BCE : nouvelle baisse du taux directeur à 1.50%
 

Citation :

Taux directeur à 1.50% Le statu quo n’aura duré qu’un mois. En réponse à une conjoncture économique qui se détériore dans la zone euro, la Banque centrale européenne (BCE) a en effet abaissé son principal taux directeur d’un demi-point de base , le ramenant du coup à son plus bas niveau historique à 1.50% . Il se situait encore à 4.25% en octobre .
 
Les conséquences de cette baisse - la cinquième en six mois - sont directes pour l’emprunteur. Avec la politique d’assouplissement monétaire opérée par la BCE , les banques vont en effet pouvoir se financer à moindre coût et ce faisant, proposer des taux moins élevés aux particuliers et aux entreprises.
 
Un scénario que l’on observe du reste depuis quelques mois déjà. Les taux d’intérêt ont effet reculé de 80 points (de 5.35% à 4.55% sur 15 ans), « une conséquence directe de la chute des Euribors qui a permis aux établissements bancaires de reprendre leur métier traditionnel de transformation », ajoute Geoffroy Bragadir, Fondateur d’Empruntis.
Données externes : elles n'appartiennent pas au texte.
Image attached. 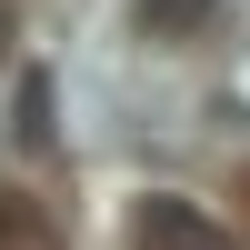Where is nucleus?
Wrapping results in <instances>:
<instances>
[{"label":"nucleus","instance_id":"f257e3e1","mask_svg":"<svg viewBox=\"0 0 250 250\" xmlns=\"http://www.w3.org/2000/svg\"><path fill=\"white\" fill-rule=\"evenodd\" d=\"M130 250H240V240L220 230L190 190H140L130 200Z\"/></svg>","mask_w":250,"mask_h":250},{"label":"nucleus","instance_id":"f03ea898","mask_svg":"<svg viewBox=\"0 0 250 250\" xmlns=\"http://www.w3.org/2000/svg\"><path fill=\"white\" fill-rule=\"evenodd\" d=\"M130 30L160 40V50H200L220 30V0H130Z\"/></svg>","mask_w":250,"mask_h":250},{"label":"nucleus","instance_id":"7ed1b4c3","mask_svg":"<svg viewBox=\"0 0 250 250\" xmlns=\"http://www.w3.org/2000/svg\"><path fill=\"white\" fill-rule=\"evenodd\" d=\"M50 70H30V80H20V150H50Z\"/></svg>","mask_w":250,"mask_h":250},{"label":"nucleus","instance_id":"20e7f679","mask_svg":"<svg viewBox=\"0 0 250 250\" xmlns=\"http://www.w3.org/2000/svg\"><path fill=\"white\" fill-rule=\"evenodd\" d=\"M0 250H70V240H60L50 220H30V210H10V220H0Z\"/></svg>","mask_w":250,"mask_h":250}]
</instances>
Ce « métier traditionnel de transformation », c’est le fait pour les banques d’emprunter à court terme pour prêter sur le long terme.
 
Concrètement, sous l’effet de l’abaissement du taux directeur, « les taux fixes des crédits aux particuliers devraient se maintenir à des niveau bas, autour des 4.40%/4.50% ». Idem pour les taux variables . « Directement impactés par les baisses de l’Euribor , [ils] devraient eux revenir de façon plus franches dans les barèmes de nos banques partenaires et afficher dans les semaines qui viennent des taux de plus en plus bas », conclut Geoffroy Bragadir.
 
(le 05 Mars 2009)
 
© Empruntis.com


n°17792663
skeye
Posté le 12-03-2009 à 11:31:09  profilanswer
 

Citation :

les hypothèques à amortissement négatif, qui permet aux emprunteurs de payer moins que les intérêts, la différence étant ajoutée au capital restant dû.


 
Mais [:prozac]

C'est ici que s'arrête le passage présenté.